Max is a master artist and colorist by trade, so I didn’t doubt him.

I, on the other hand, have spent a good deal of my adult life staring into a glowing screen. The massive Sony had a three-inch strip of dying phosphors across the bottom. I imagined I could hear them screaming with my imaginary profoundly acute hearing. Max, who is also a mind-reader and a Broncos fan, casually mentioned that maybe it was time for a new TV shortly after Peyton Manning skooled Tom Brady.

Coincidentally, I got an email from Best Buy the next day. OK, I get emails from Best Buy every day because I almost bought something online from them once. But this email offered a 65-inch LG 4KTV for $999. So I tell Max I’ll get it for his birthday because I like him a lot and screaming phosphors. Being a proud man, Max was not about to let any girlfriend of his buy him a TV set without seeing if he could get a better deal.

So we took a field trip to our local Best Buy where they did not have the 65-inch LG 4KTV for $999 in stock. They had plenty of 65-inch 4KTVs for many, many more dollars, but not that one. We then asked our friendly Best Buy associate if he could order it for us.

“Hem.
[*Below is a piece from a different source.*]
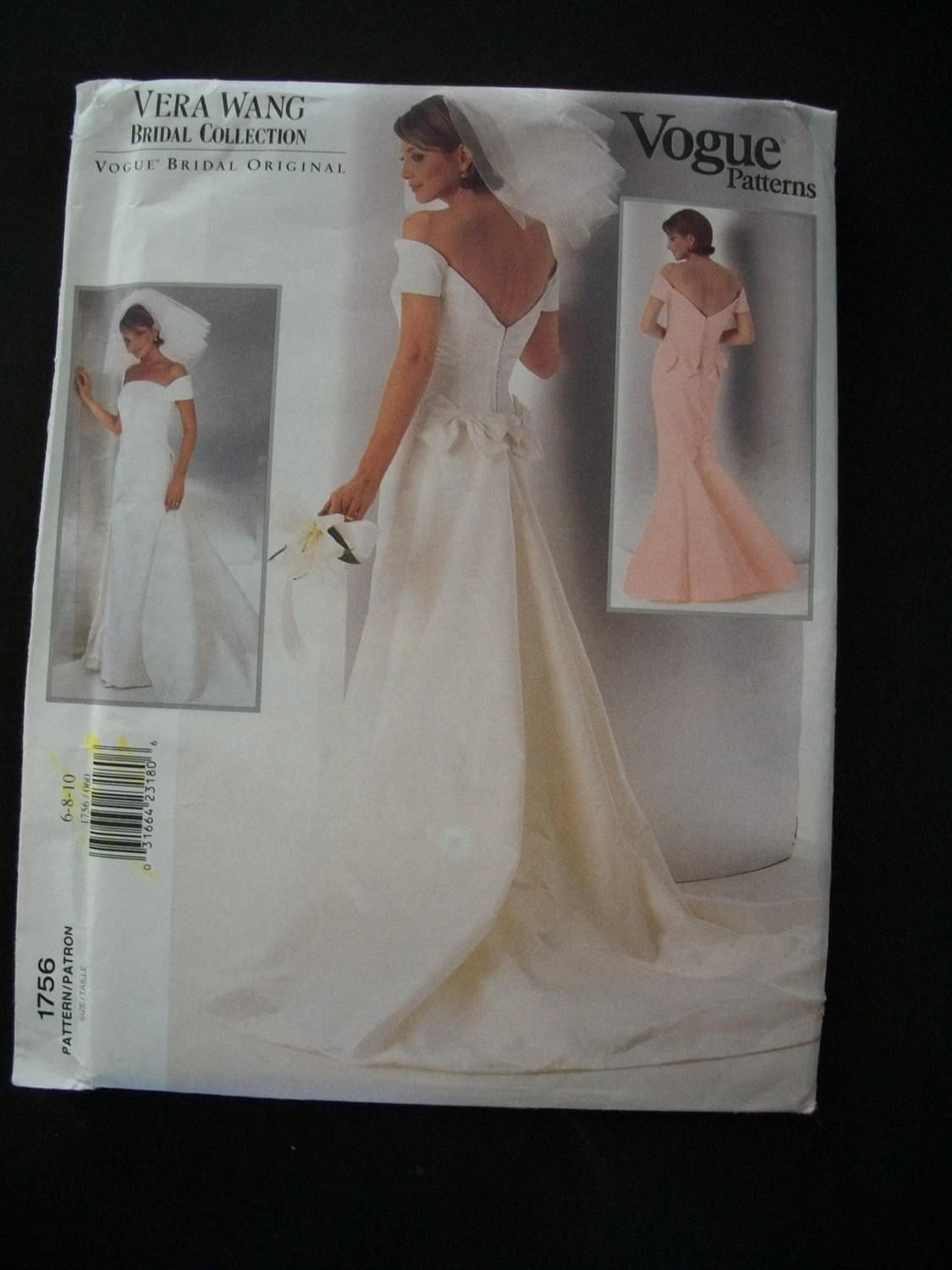Vera Wang Wedding Gown Pattern Vogue 1756 Size 610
Haw,” he replied.

“Hmm,” we responded.

The next day, Max tried to order it online. Best Buy would not ship it to his business. Best Buy would not ship it to his house. Best Buy would not ship it to a mouse. Best Buy would not ship it here, or there or anywhere. Best Buy does not like green money in hand.
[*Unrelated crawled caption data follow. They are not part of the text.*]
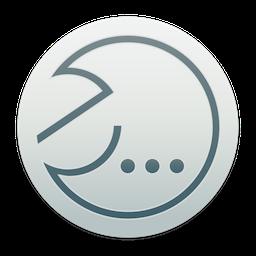 TypeIt4Me for Mac 6.0 序号版 – 快捷输入工具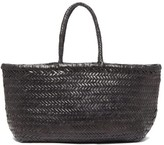 Dragon Optical Diffusion - Triple Jump Large Woven-leather Basket Bag - Womens - Black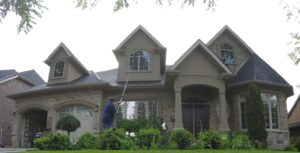 window cleaning oakville
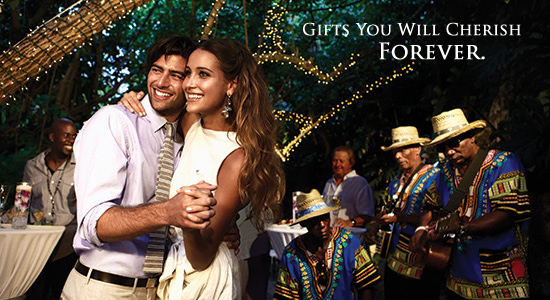 Couples Resorts - Gifts You Will Cherish Forever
Max got a customer service rep on the phone.

“I have a FedEx account,” he said. “I’ll ship it myself.”

“We can’t do that.”

“I am a shareholder. I’m trying to give you money.”

“I’m sorry, sir.”

This tactic, I am told, is called “the old bait and switch.”

I am not saying that Best Buy intentionally pulled “the old bait and switch.” I am saying the preceding true-life scenario was described to me thusly by two completely separate people, one of whom was not me.

In the meantime, since I had placed the pretend $999 LG 4KTV in my virtual Best Buy shopping cart, I kept getting email overtures that read like a Match.com mistake.

“!!!Big News,” said the first one, punctuated in Spanglish. “This has your name on it! Your cart has something in it!”

Then two days later, the less exclamatory, “Thanks for your interest, this has your name on it! We saved it for you...”

Five days in, they went passive-aggressive like an undershorts thief at camp.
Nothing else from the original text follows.